Vocabulary knowledge is a crucial building block for text comprehension (Schmitt et al., 2011). As such, a widely recommended step for structuring learning materials is to rely on lexical profiling (Sun & Dang, 2020). Lexical profiling involves categorizing tokens from a text or a corpus across levels in a frequency list, which are typically structured in bands of 1,000 word families. This allows to calculate vocabulary loads, i.e., the number of word frequency levels required to reach points of text coverage crucial for text comprehension. The most frequently reported coverage levels are 95 and 98% of text tokens, as these have been shown to be necessary for basic and optimal text comprehension, respectively (Webb, 2021). The higher a text’s vocabulary loads, the more demanding its vocabulary supposedly is. Thus, lexical profiling provides education professionals and researchers with an objective method for assessing the lexical challenge of texts. This study presents LexPro, a new plurilingual lexical profiling tool with three main aims: (1) integrate recent findings from vocabulary research (specifically related to word frequency and word counting units), (2) allow analysis in four languages (English, French, Spanish, and Dutch) in light of the relatively few available tools aimed at audiences working with non-English L2s, and (3) be user-friendly considering the limited use of lexical profilers in vocabulary instruction today (Dang & Webb, 2020).

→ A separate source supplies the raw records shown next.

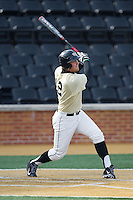 Joe Napolitano (12) of the Wake Forest Demon Deacons follows through on his swing against the Marshall Thundering Herd at Wake Forest Baseball Park on February 17, 2014 in Winston-Salem, North Carolina.  The Demon Deacons defeated the Thundering Herd 4-3.  (Brian Westerholt/Four Seam Images)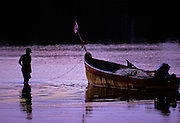 Young boy getting boat from anchorage at dawn for a days fishing - Boca Chica, Panama.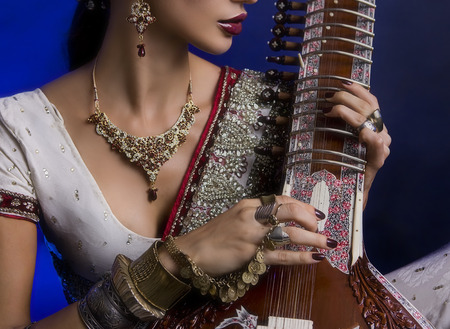 jewelry: Beautiful Young Indian Woman in Traditional Sari Clothing with oriental jewelry, Bridal Makeup Playing the Sitar. Beautiful Bollywood Girl. Eastern fairy tale  (blue lens effect)
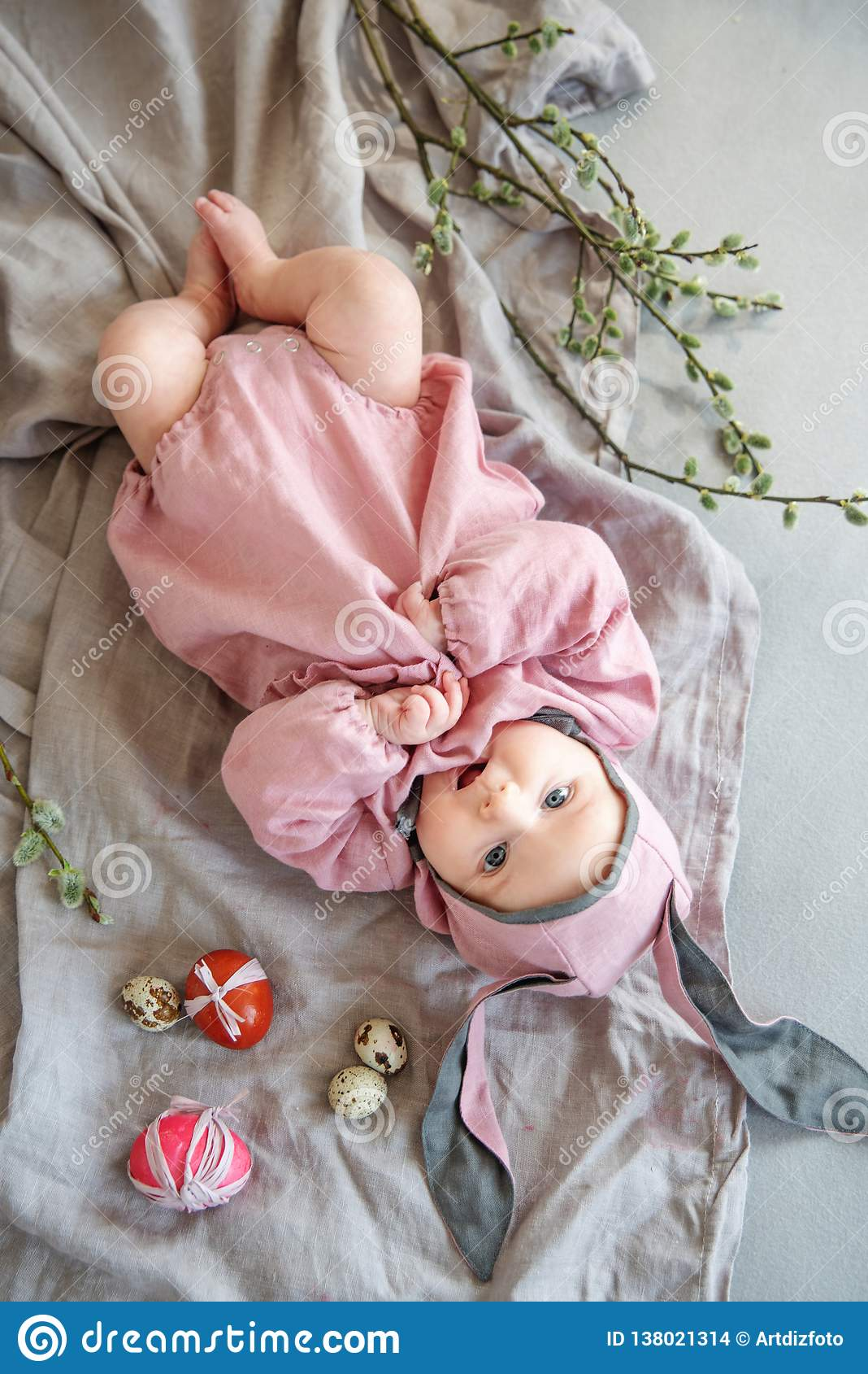 Baby het liggen op linnendeken en het dragen van een hoed in de vorm van een Paashaas met eierenwilg vertakken zich en Pasen-past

LexPro categorises tokens across frequency levels provided by subtitle-based lists, as these have been shown to be more predictive of learner knowledge than frequencies derived from general corpora (Pinchbeck et al., 2022; van Heuven et al., 2014). Although the traditional counting unit in profiling research is the word family (which encompasses all inflections and derivations of a headword) , LexPro relies on the flemma (which only includes inflections), as different studies have put forward this unit as more representative of learner knowledge (e.g., Brown et al., 2022; McLean, 2021). Output includes general text characteristics (e.g., text length, lexical diversity), a lexical profile with accompanying visuals, and a full overview of the used vocabulary, including insights into the items contributing to the bottom 5% coverage. LexPro can be used for analysing both single texts and batches of texts.

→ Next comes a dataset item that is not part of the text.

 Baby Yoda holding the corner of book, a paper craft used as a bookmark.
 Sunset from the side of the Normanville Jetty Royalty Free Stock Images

To illustrate the potential applications of the tool for both research and teaching practice, we report on its usage in an analysis of a corpus containing English and French L2 textbook materials (ca. 600,000 tokens). The texts were analysed in batches corresponding to the grade level for which they are intended (grades 1-6 of secondary education) and vocabulary loads at 95 and 98% were assessed. The English materials show a fairly systematic increase in loads across target levels in line with recommendations from the field (e.g., Schmitt & Schmitt, 2014), whereas loads in the French materials follow a fluctuating trajectory. Practical recommendations for implementing LexPro in text selection processes (e.g., textbook development, comparing texts, etc.) will be discussed.